I'm not sure I understand...
I choose n = 5. So, I write 1 up to 10.
1, 2, 3, 4, 5, 6, 7, 8, 9, 10
I take any 2: 8 and 9
The absolute difference is 1... which is odd
Write the numbers 1 to 2n, where n is odd, on a white board. You are allowed to perform only the following operation: select 2 numbers, then subtract them and take the absolute value. Is it possible to end up with an odd last number? What about the case where n is even?
Yeah, it's odd. Sorry, my statement of the problem may have been a little bit misleading. My question is: is it ever possible to end with an odd number after eliminating all but 1 of the numbers in this fashion. If it is, is the last number allways going to be odd? Could it possibly be even?
OK; let's have a look at your problem as you posted it...
...and so on
Here's what the puzzle is as you stated:
> Write the numbers 1 to 2n, where n is odd, on a white board. You are allowed to perform only the following operation:
> select 2 numbers, then subtract them and take the absolute value. Is it possible to end up with an odd last number?
n=1: I select 1,2 ; diff = 1
n=2: I select 1,2 then 3,4 then 5,6 ; diff's always 1
n=3: I select 1,2 then 3,4 then 5,6 then 7,8 then 9,10 ; diff's = always 1
So I end up with an odd number in ALL cases.
I don't know what else to tell you.
Okay. I apologize. I should have reread my initial post after your initial reply. I forgot to add a critical part of the problem to my post. After you perform the operation, you erase the 2 numbers that you used with the result of the operation. You continue this process until you have one remaining number. Will the process always terminate with an odd number? An even number? Is it possible for it to terminate with an odd number? An even number?
Ya UnKnown; stuff like:
select 6,3: 1,2,3,4,5
select 5,2: 1,3,3,4
select 1,4: 3,3,3
select 3,3: 0,3 ??????
Wonder if he means:
1: numbers from 1 to 2n where n is an odd integer are written down
2: you select any 2 numbers you wish and let k = absolute difference of these 2 numbers
3: you then remove the 2 numbers from the list, and insert k
4: you continue doing this until the last number in the list is the last inserted k
5: can you devise a strategy where k will always be odd?
(would need a rule applying to zero results)

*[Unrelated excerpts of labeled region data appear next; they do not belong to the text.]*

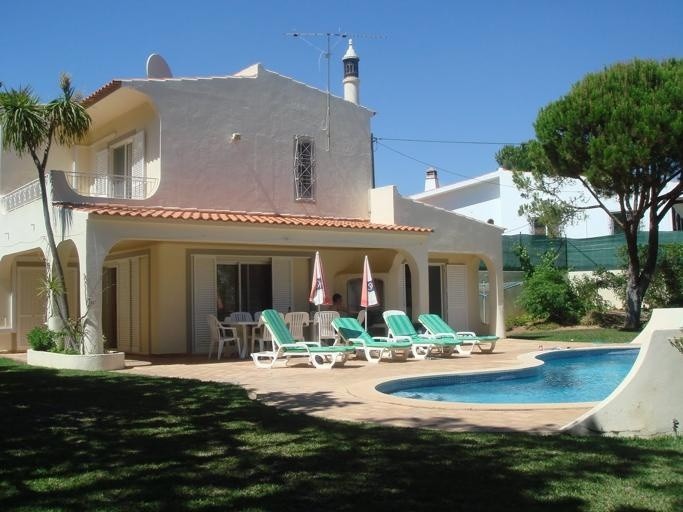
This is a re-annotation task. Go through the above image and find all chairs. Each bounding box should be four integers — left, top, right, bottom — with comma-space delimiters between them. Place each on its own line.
207, 307, 501, 372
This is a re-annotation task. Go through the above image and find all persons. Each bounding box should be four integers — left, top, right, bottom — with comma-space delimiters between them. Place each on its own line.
327, 293, 351, 313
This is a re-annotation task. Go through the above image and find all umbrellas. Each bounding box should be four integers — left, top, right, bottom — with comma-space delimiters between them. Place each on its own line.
358, 254, 380, 332
308, 251, 333, 348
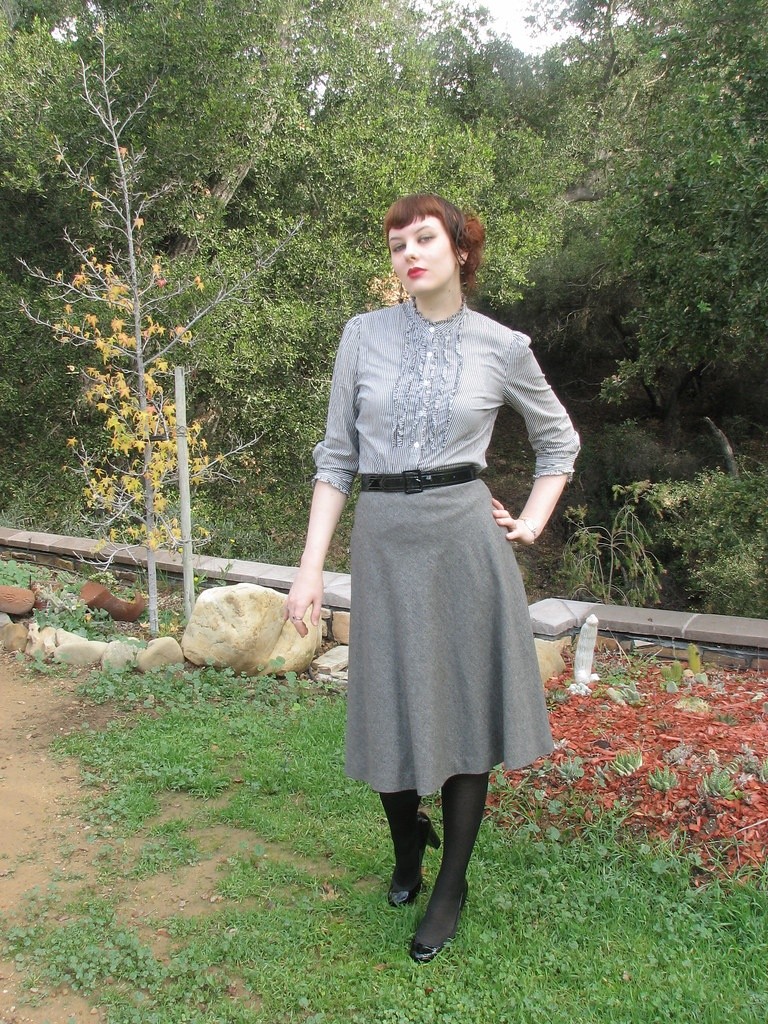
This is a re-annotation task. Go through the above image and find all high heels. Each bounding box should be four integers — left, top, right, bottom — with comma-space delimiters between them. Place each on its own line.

Considering only the even/odd parity of the numbers (i.e. numbers modulo 2), it does not matter whether we are adding or subtraction, or taking absolute value. The last number is some arithmetic addition of all 2n numbers where some are positive and some negative.
The ending parity will be the same as the parity of the sum of numbers 1 to 2n.
Which is (2n + 1)n, and this is always odd for odd n.